It’s a bit hard for me to follow how the exact values were picked, since both the big_coin and target are changing. I haven’t tried to step by step reproduce each calculation in this first review, and I do see that many of your test cases do explain some of the calculation, but I just noticed that this one for example does not.

Since it’s not trivial for me to follow, I kinda expect that other reviewers might also need a bit help. :grin:

S3RK commented at 7:23 am on March 22, 2022:

This is basically the same as test case “1)” in this section, but all the values decreased by MIN_CHANGE. The idea is to demonstrate that Knapsack latches not only to down-to-satoshi matches. I’ll improve the comment

in test/functional/wallet_coinselection.py:261 in 1607529ea5 outdated

249+        # if change is > MIN_CHANGE than we just spend big coin and create a change
250+        tx = select_coins_for(49.9)
251+        assert_equal(len(tx['vin']), 1)
252+        assert_equal(len(tx['vout']), 2)
253+
254+        # if small coins > MIN_CHANGE than we just add one small coin to the big one and create change

Xekyo commented at 10:24 pm on March 17, 2022:

This comment confuses me.
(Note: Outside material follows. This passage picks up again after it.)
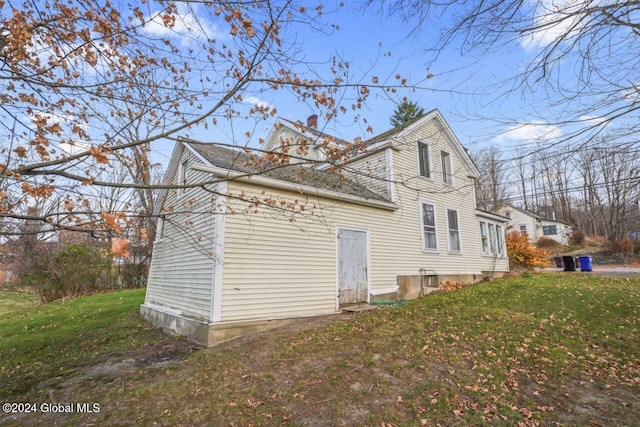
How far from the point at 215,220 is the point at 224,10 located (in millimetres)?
4442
After paying the fees, the big coin doesn’t have enough funds to pay fees and create the output here, so we would always need both coins.

S3RK commented at 8:44 am on March 22, 2022:

Oops. The idea was that you have more than 1 small coin. If small coins > MIN_CHANGE that the tests in test_one_big_and_many_small_coins doesn’t work. Any idea how to improve that? For now, added more than one small coin in this test case

Xekyo commented at 10:24 pm on March 17, 2022: member

Cool! Concept ACK. Did a light review, haven’t reproduced all the numbers.

test: coinselection edge cases e378883892

S3RK force-pushed on Mar 22, 2022

S3RK commented at 8:51 am on March 22, 2022: member

Retouched comments to address Xekyo’s feedback.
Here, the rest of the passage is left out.